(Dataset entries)

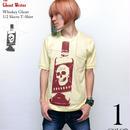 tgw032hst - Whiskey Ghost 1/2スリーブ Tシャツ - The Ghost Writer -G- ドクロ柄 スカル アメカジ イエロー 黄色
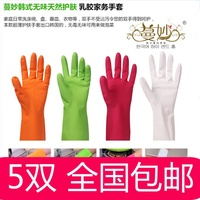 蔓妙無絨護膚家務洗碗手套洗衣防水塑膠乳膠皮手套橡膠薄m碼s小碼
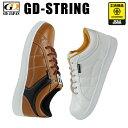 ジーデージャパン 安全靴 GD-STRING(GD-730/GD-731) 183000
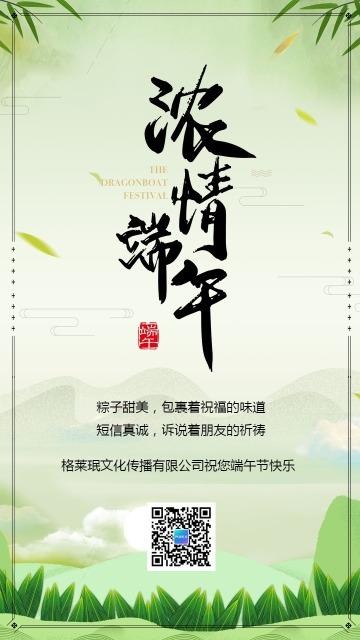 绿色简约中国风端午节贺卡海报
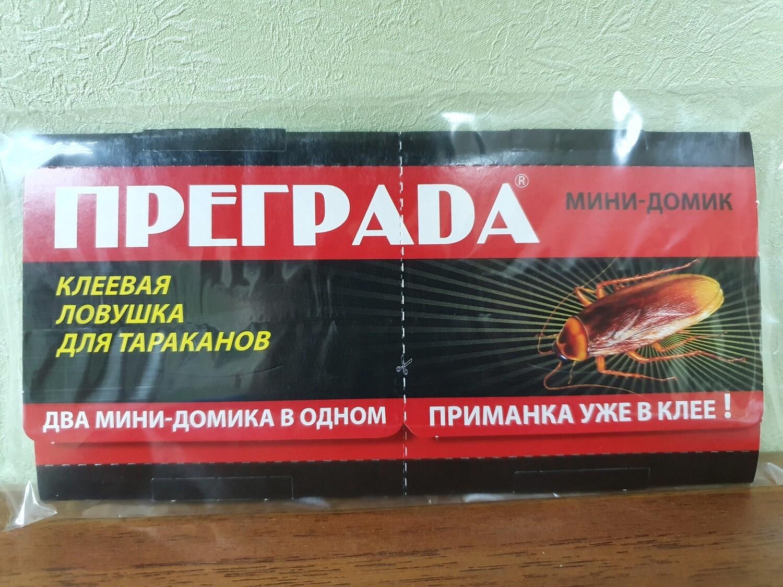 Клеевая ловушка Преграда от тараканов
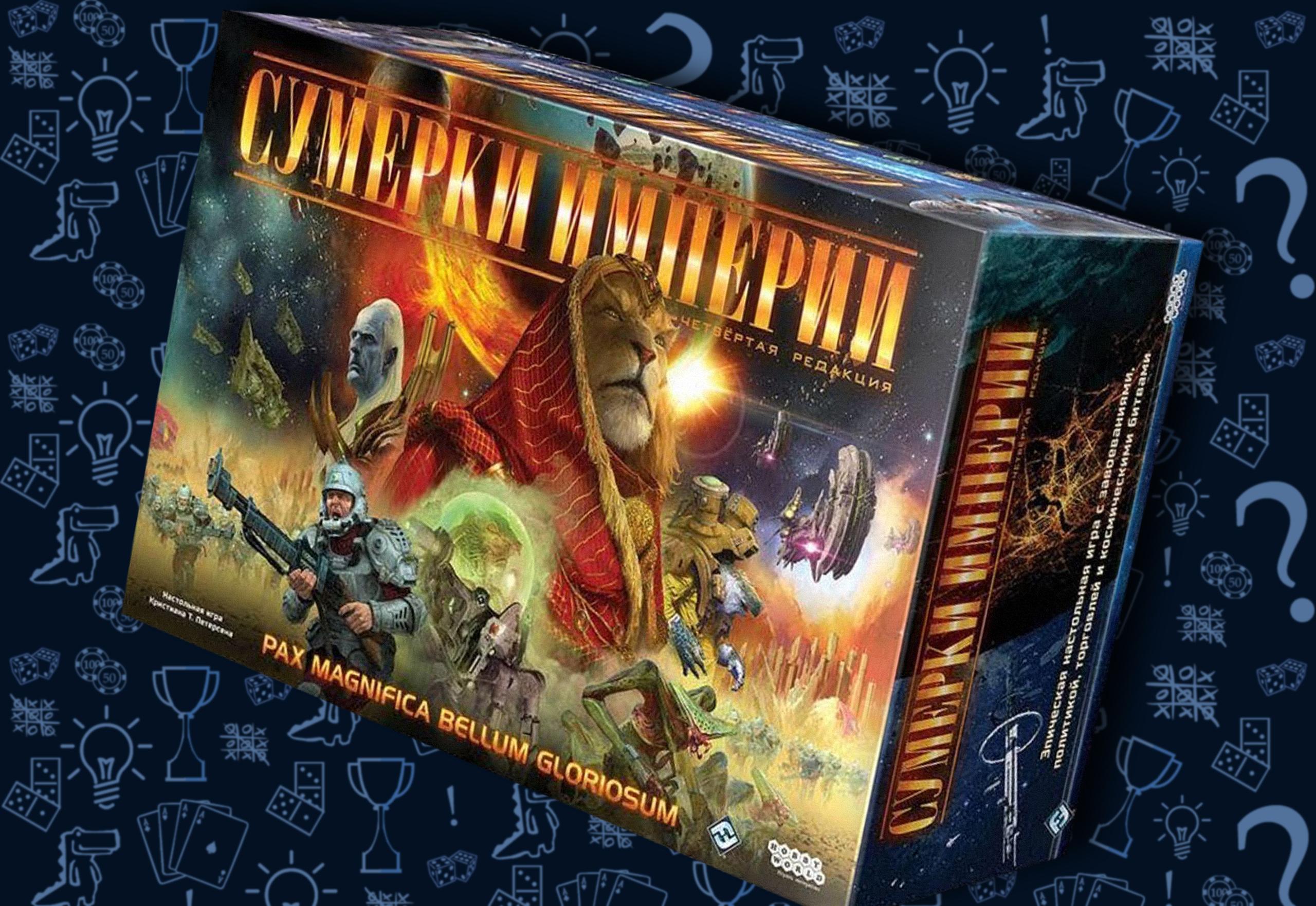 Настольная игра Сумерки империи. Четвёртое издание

▶ [Exercise instructions]:
What you give back should match the entries above exactly, except that pictures are dropped.

▶ [Result]:
 tgw032hst - Whiskey Ghost 1/2スリーブ Tシャツ - The Ghost Writer -G- ドクロ柄 スカル アメカジ イエロー 黄色
 蔓妙無絨護膚家務洗碗手套洗衣防水塑膠乳膠皮手套橡膠薄m碼s小碼
 ジーデージャパン 安全靴 GD-STRING(GD-730/GD-731) 183000
 绿色简约中国风端午节贺卡海报
 Клеевая ловушка Преграда от тараканов
 Настольная игра Сумерки империи. Четвёртое издание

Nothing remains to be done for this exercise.